- PROBLEM REQUIREMENTS:
Echo the data word for word, starting at the line that contains "What spatial separation" and running through the last line of the data, with both ends included.

--- start of RECORDS FOR THIS EXERCISE ---

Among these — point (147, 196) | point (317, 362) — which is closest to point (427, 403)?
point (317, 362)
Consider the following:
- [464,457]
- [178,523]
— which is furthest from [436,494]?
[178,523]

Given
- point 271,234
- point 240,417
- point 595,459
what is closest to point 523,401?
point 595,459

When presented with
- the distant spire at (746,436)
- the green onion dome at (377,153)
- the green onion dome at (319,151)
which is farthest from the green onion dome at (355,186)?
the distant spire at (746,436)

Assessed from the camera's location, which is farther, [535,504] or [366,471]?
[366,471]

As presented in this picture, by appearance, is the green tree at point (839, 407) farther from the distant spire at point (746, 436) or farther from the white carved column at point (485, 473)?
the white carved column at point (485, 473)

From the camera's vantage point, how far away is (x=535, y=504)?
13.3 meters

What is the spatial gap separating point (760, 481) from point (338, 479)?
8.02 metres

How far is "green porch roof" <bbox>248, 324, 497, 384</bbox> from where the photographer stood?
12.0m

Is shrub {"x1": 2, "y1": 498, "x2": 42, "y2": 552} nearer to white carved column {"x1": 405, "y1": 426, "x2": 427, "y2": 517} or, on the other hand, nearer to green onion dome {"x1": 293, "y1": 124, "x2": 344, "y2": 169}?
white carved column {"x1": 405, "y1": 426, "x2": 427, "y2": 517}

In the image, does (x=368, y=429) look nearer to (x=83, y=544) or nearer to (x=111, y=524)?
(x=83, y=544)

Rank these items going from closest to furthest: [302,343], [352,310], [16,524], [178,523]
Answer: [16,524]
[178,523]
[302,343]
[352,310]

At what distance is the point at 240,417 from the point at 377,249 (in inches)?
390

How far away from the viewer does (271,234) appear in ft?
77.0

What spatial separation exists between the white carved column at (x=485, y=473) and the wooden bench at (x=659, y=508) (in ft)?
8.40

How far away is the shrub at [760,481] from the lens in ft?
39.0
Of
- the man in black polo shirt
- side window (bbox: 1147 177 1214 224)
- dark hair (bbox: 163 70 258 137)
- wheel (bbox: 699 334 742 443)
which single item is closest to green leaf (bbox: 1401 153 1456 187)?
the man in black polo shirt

--- end of RECORDS FOR THIS EXERCISE ---

- WRITTEN RESPONSE:
What spatial separation exists between the white carved column at (x=485, y=473) and the wooden bench at (x=659, y=508) (in ft)?
8.40

How far away is the shrub at [760,481] from the lens in ft?
39.0
Of
- the man in black polo shirt
- side window (bbox: 1147 177 1214 224)
- dark hair (bbox: 163 70 258 137)
- wheel (bbox: 699 334 742 443)
which single item is closest to green leaf (bbox: 1401 153 1456 187)?
the man in black polo shirt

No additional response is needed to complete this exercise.